# [Exercise instructions]
Retype every record exactly. Leave the pictures out.
*** Records for this task ***
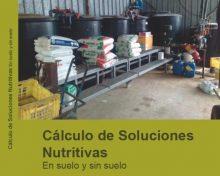 Cálculo de soluciones nutritivas en suelo y sin suelo | Agrocabildo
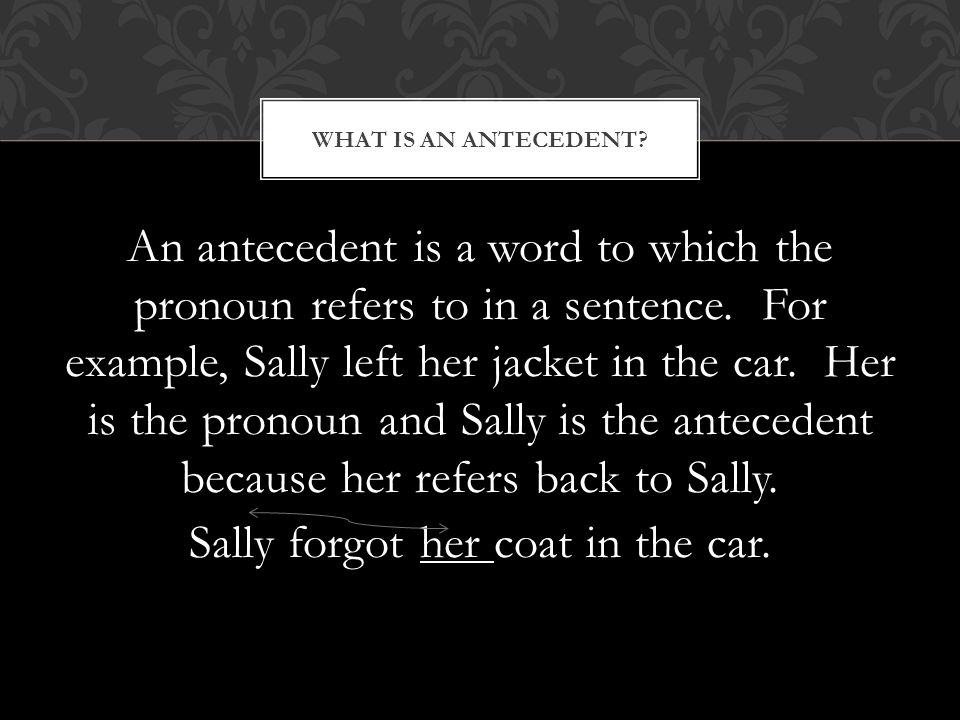 An antecedent is a word to which the pronoun refers to in a sentence.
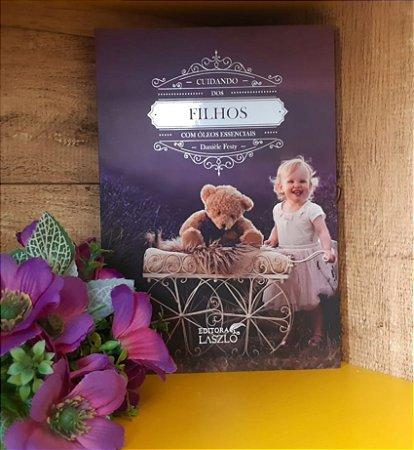 Livro - CUIDANDO DOS FILHOS COM ÓLEOS ESSENCIAIS
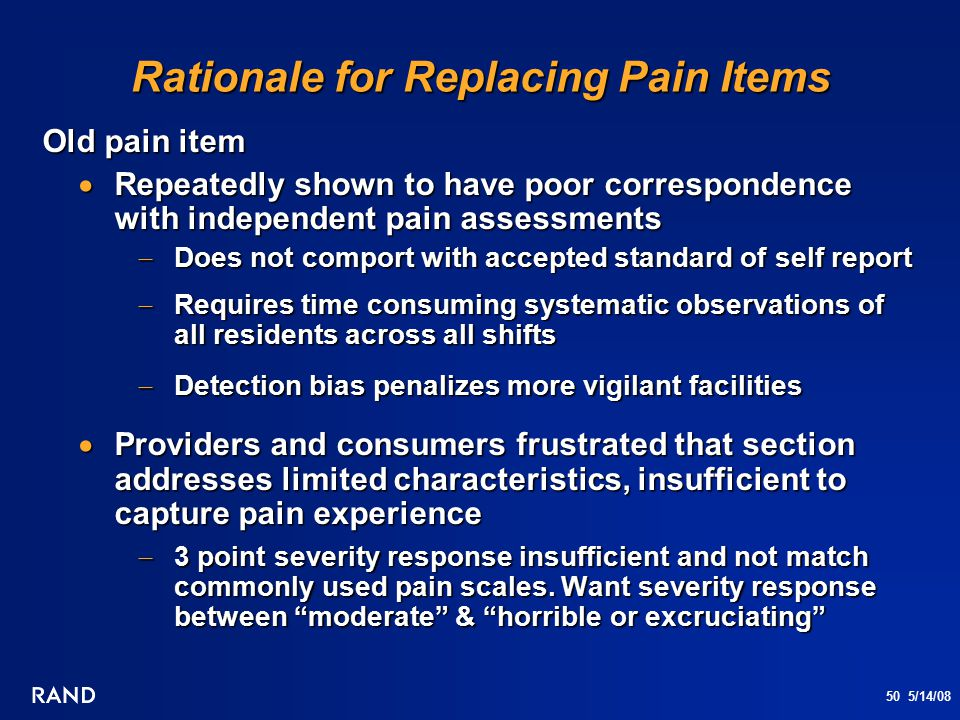 50 5/14/08 Rationale for Replacing Pain Items Old pain item  Repeatedly shown to have poor correspondence with independent pain assessments  Does no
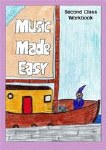 Music Made Easy 2nd class Pupils Workbook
***
# [Your response]
 Cálculo de soluciones nutritivas en suelo y sin suelo | Agrocabildo
 An antecedent is a word to which the pronoun refers to in a sentence.
 Livro - CUIDANDO DOS FILHOS COM ÓLEOS ESSENCIAIS
 50 5/14/08 Rationale for Replacing Pain Items Old pain item  Repeatedly shown to have poor correspondence with independent pain assessments  Does no
 Music Made Easy 2nd class Pupils Workbook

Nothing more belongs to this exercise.